This reinforces the need for more disruptive decarbonization options like Carbon Capture, Use and Storage (CCUS) to achieve collective industrygovernment targets. That said, while the rising pressure and costs provide incremental cost-avoidance incentive to emitters, we do not see the cost as overly burdensome on producers relative to the net cost of CCUS under existing policy, meaning that TIER alone is still unlikely to promote large scale deployment of CCUS. This reinforces our view that incremental policy support is needed for Canadian CCUS to generate investable returns and compete on large scale with other regions

Certain producers are least exposed to the risk of rising TIER obligations (or may generate net credits), while others face higher risk, all else equal, as a function of carbon intensity and mature, legacy assets.

Finally, one possible positive side effect of the TIER amendments is that rising stringency should, in theory, improve the long-term supply/demand balance of offset credits, translating to more stable carbon price markets long-term.

Rising Stringency, Cost-Avoidance Incentive (for some)

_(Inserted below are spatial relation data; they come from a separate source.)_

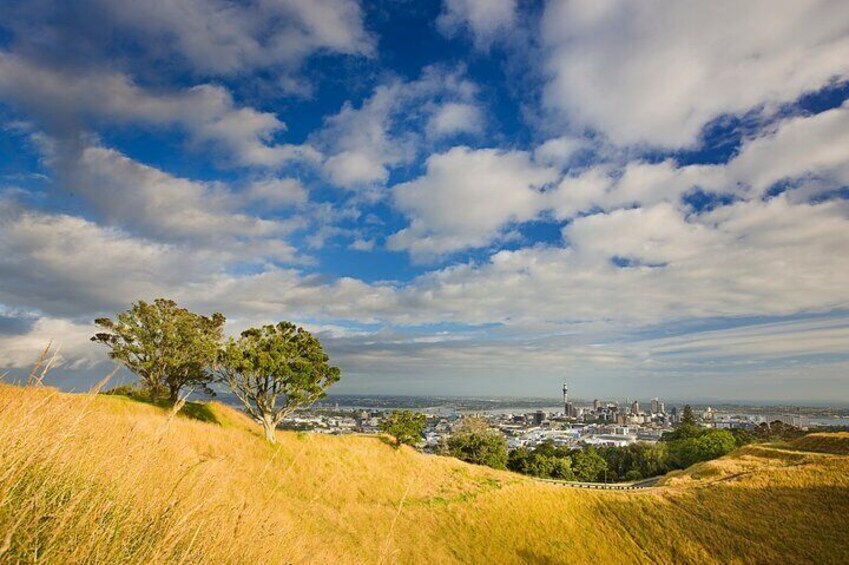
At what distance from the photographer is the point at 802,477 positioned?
3853 centimetres

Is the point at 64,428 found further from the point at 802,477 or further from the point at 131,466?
the point at 802,477

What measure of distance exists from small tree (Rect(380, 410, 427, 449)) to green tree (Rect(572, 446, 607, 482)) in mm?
46098

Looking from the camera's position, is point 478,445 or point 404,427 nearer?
point 404,427

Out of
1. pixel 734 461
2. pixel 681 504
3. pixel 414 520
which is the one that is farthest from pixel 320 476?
pixel 734 461

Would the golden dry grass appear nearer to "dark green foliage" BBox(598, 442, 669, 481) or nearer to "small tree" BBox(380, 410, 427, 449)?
"dark green foliage" BBox(598, 442, 669, 481)

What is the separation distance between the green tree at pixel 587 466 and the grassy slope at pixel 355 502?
3456 cm

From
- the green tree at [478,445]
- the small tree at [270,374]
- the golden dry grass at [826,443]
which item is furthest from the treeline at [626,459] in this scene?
the small tree at [270,374]

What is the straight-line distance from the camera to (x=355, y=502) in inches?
1180

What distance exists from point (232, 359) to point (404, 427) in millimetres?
20901

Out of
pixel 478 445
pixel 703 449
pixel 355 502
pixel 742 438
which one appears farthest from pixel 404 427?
pixel 742 438

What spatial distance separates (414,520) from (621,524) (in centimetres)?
1688

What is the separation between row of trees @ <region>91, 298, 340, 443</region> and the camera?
41.9 m

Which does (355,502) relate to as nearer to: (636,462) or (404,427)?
(404,427)

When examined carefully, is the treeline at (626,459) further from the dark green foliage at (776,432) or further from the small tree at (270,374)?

One of the early criticisms (including ours) of TIER was that it lacked stringency to incentivize meaningful investment in carbon reduction beyond the routine, particularly for large-scale investments like CCUS. Based on the facility-specific benchmarking process under TIER, and related stringency rules, the original program only called for a reduction of ~20% of emissions by 2030 (vs. 2013-2015 average). Given the historical pace of emissions improvement from the oil sands group, this is a level of reduction that we expected would naturally be met over time by routine R&D programs of producers.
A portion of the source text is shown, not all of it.